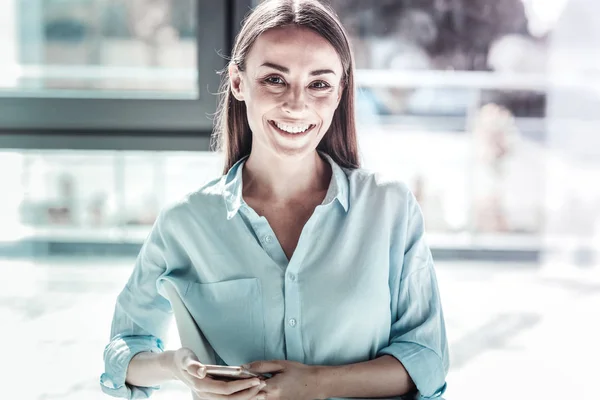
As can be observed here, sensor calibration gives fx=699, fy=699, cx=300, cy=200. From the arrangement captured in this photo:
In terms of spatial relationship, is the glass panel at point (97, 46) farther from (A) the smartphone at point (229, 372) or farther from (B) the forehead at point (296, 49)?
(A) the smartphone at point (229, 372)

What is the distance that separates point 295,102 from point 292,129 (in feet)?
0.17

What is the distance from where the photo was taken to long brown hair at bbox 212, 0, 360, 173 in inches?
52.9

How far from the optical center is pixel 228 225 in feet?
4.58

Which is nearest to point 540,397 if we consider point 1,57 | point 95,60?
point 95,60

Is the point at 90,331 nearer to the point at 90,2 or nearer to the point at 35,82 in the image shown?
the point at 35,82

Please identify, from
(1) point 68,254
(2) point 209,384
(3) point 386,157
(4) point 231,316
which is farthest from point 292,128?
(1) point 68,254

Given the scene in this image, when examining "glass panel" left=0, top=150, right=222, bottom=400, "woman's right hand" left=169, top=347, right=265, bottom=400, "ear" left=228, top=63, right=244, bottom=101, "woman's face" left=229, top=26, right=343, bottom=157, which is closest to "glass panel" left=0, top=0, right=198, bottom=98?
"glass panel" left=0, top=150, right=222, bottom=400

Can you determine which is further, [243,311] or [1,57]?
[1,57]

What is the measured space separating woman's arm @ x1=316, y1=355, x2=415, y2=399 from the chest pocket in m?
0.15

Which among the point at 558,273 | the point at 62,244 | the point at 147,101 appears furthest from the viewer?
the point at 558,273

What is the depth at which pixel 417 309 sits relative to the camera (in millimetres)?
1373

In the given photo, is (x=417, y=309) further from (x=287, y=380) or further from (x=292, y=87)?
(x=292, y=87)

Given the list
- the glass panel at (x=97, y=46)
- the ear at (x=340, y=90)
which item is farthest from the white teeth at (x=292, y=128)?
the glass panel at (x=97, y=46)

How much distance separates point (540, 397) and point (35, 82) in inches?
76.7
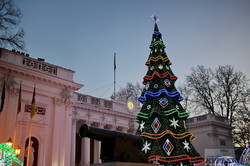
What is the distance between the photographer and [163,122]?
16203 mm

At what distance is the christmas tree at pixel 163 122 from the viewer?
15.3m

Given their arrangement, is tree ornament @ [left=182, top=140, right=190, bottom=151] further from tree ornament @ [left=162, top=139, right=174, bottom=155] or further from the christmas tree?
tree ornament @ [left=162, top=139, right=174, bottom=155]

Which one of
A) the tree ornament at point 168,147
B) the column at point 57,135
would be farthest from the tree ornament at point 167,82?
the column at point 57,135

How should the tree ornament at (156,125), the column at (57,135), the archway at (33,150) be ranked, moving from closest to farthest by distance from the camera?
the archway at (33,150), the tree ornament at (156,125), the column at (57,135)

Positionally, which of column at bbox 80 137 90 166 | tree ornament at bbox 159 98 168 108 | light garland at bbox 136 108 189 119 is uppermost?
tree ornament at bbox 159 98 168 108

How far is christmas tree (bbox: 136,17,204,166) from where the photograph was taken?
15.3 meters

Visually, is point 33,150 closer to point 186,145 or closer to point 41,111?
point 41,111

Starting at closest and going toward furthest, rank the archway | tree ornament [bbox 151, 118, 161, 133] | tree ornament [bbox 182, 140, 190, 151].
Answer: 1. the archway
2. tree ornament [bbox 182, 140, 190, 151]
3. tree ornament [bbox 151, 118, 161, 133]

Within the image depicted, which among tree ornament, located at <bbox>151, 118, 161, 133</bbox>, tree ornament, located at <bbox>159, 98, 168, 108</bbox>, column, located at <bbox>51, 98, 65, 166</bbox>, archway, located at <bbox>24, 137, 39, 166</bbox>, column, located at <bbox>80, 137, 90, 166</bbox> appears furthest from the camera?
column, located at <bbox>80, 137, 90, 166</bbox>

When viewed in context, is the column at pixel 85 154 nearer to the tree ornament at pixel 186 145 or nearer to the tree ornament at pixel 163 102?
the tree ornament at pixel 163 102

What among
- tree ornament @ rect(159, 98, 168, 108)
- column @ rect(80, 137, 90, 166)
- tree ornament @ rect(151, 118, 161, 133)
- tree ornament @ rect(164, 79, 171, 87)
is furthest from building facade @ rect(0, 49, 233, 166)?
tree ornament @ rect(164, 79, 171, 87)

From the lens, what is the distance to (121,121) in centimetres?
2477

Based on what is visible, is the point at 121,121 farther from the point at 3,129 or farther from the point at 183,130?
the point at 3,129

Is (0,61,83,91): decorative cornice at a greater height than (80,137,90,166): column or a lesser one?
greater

# # #

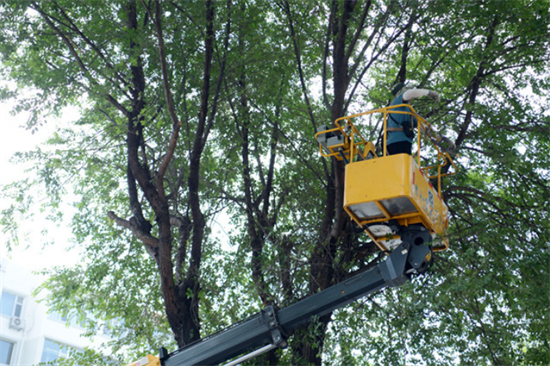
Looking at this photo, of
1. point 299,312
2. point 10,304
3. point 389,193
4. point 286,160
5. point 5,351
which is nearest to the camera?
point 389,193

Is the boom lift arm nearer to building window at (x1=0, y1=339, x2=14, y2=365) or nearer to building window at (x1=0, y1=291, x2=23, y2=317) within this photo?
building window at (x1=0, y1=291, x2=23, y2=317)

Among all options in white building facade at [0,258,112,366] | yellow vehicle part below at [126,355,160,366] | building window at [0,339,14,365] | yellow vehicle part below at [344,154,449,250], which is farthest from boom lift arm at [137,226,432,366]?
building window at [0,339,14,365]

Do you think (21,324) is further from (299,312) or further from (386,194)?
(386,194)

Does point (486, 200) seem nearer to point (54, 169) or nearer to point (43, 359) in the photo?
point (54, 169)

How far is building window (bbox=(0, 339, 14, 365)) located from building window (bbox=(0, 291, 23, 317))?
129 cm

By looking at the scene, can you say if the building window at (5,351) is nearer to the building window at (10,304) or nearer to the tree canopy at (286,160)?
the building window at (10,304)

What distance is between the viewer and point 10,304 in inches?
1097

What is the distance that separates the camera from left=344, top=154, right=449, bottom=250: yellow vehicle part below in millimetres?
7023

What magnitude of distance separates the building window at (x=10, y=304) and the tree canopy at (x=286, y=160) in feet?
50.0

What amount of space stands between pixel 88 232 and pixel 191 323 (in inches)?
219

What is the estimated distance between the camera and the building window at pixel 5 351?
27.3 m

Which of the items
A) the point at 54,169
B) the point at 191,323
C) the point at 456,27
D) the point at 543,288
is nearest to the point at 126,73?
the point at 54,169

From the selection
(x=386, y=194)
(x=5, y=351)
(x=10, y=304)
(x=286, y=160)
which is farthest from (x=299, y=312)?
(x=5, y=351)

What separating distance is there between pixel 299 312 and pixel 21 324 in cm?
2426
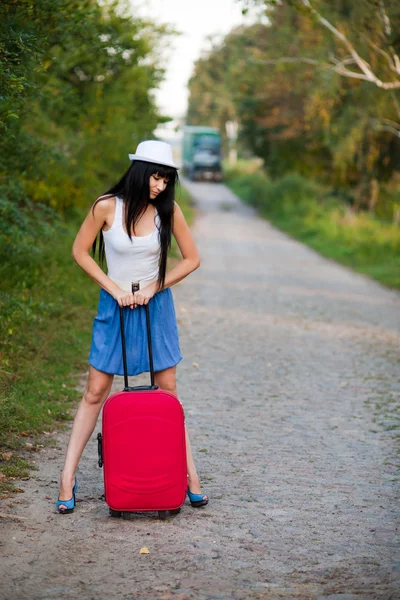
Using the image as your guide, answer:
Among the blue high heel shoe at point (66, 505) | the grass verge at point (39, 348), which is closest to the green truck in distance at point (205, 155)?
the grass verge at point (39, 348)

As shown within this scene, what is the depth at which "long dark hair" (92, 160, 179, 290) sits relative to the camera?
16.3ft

# # #

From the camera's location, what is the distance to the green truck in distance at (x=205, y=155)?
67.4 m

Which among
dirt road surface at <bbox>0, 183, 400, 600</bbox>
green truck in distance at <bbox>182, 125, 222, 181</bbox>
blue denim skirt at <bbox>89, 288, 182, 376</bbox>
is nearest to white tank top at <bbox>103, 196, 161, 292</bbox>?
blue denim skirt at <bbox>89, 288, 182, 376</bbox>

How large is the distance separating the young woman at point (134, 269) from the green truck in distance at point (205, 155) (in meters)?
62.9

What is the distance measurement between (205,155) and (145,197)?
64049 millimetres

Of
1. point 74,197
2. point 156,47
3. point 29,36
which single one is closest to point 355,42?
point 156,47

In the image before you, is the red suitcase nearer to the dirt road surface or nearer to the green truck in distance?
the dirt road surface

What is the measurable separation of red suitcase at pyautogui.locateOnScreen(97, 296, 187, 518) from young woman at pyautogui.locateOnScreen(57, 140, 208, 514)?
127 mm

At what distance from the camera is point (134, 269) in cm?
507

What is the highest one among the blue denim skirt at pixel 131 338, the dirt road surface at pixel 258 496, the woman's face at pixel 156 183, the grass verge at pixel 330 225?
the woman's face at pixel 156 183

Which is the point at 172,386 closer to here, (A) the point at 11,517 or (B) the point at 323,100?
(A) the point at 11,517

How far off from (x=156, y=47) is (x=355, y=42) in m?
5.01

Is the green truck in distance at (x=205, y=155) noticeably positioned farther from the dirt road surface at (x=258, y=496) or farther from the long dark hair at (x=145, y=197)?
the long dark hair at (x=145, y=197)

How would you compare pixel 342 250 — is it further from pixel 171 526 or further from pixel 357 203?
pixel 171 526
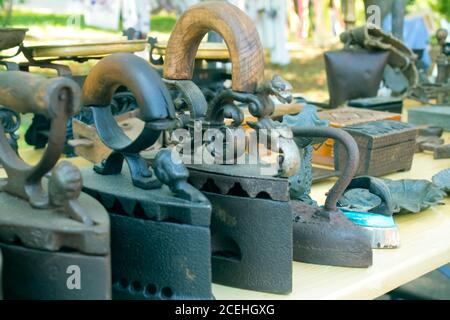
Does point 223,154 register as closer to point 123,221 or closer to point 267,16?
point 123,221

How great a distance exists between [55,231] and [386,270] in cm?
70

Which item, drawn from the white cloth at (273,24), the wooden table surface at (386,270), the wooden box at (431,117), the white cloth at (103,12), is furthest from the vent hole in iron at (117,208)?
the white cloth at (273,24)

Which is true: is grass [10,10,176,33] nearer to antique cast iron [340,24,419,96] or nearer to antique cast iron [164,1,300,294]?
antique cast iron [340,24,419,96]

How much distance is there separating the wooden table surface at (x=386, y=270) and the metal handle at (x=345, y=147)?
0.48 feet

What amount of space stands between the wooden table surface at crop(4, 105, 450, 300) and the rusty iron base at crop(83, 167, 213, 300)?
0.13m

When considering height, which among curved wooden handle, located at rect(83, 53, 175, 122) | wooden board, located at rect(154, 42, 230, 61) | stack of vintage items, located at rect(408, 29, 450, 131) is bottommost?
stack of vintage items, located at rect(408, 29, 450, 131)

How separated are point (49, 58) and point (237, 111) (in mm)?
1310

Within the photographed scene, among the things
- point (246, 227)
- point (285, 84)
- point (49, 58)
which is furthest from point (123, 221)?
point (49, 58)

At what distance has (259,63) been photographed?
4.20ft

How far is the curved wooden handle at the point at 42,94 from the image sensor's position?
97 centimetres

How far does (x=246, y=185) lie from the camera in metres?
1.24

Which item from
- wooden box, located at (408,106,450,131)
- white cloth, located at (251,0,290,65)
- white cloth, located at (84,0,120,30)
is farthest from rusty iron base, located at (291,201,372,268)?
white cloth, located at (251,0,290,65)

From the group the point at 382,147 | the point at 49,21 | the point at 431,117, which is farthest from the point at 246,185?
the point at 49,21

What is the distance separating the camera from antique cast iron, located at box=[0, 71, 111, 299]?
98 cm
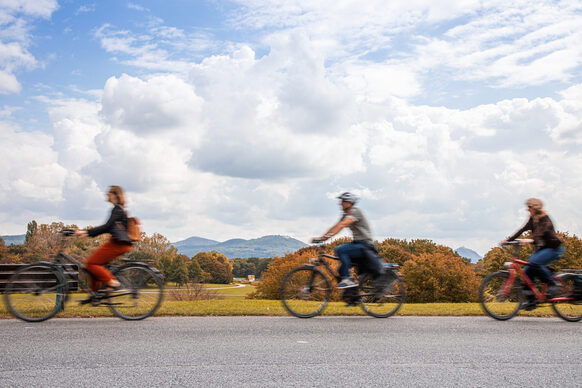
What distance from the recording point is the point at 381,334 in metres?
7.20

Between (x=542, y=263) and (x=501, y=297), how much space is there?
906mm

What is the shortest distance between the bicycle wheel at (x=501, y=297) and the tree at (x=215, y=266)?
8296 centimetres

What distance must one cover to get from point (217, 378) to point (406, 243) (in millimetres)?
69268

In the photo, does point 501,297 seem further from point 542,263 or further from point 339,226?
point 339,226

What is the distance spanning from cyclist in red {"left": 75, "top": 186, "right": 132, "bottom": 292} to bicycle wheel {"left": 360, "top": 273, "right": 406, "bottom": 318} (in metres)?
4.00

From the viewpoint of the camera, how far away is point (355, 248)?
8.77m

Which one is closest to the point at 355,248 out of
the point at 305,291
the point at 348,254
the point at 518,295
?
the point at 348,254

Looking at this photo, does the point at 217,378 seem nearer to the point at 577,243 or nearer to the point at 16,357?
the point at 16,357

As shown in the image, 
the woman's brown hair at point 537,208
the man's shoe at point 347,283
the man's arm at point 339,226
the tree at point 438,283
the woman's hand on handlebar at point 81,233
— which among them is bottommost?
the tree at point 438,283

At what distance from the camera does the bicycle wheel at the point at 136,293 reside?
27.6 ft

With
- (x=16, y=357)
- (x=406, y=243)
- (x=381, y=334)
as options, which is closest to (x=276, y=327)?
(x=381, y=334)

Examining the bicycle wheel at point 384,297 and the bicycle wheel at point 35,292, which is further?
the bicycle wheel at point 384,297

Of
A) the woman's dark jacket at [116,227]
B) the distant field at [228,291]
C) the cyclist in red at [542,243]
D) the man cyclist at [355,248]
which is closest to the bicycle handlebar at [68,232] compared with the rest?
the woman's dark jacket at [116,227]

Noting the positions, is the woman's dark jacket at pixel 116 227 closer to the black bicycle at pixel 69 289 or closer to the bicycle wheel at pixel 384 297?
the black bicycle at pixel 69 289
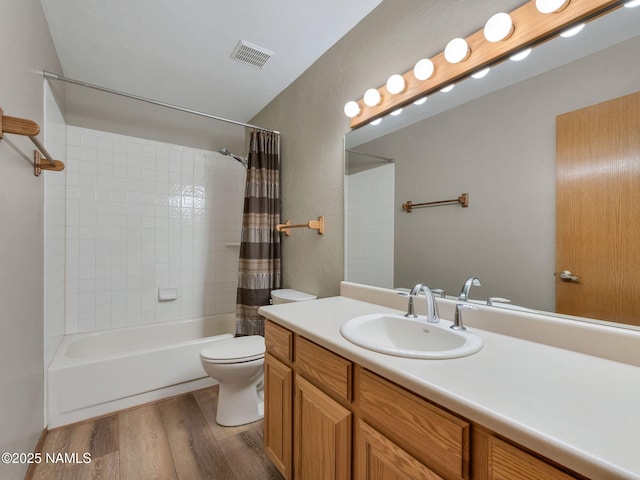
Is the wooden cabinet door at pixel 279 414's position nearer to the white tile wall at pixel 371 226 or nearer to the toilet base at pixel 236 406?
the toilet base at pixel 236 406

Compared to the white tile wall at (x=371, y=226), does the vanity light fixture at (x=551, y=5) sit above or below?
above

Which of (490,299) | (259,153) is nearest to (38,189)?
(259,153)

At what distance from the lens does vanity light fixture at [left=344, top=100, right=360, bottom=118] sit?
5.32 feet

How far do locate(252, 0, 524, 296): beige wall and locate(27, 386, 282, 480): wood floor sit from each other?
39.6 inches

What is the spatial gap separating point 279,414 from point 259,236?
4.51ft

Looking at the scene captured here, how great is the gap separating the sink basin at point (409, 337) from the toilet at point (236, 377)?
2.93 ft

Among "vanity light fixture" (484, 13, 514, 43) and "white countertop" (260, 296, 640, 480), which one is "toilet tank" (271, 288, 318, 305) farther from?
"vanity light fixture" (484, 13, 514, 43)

# # #

__Stated task__. Which lines above contain the word "young"? Copy each one in full.

__The reply__.
How large is the distance separating the young woman at point (134, 269) from the green truck in distance at point (205, 155) (in meters)?
What is the measurable separation of red suitcase at pyautogui.locateOnScreen(97, 296, 187, 518) from young woman at pyautogui.locateOnScreen(57, 140, 208, 514)?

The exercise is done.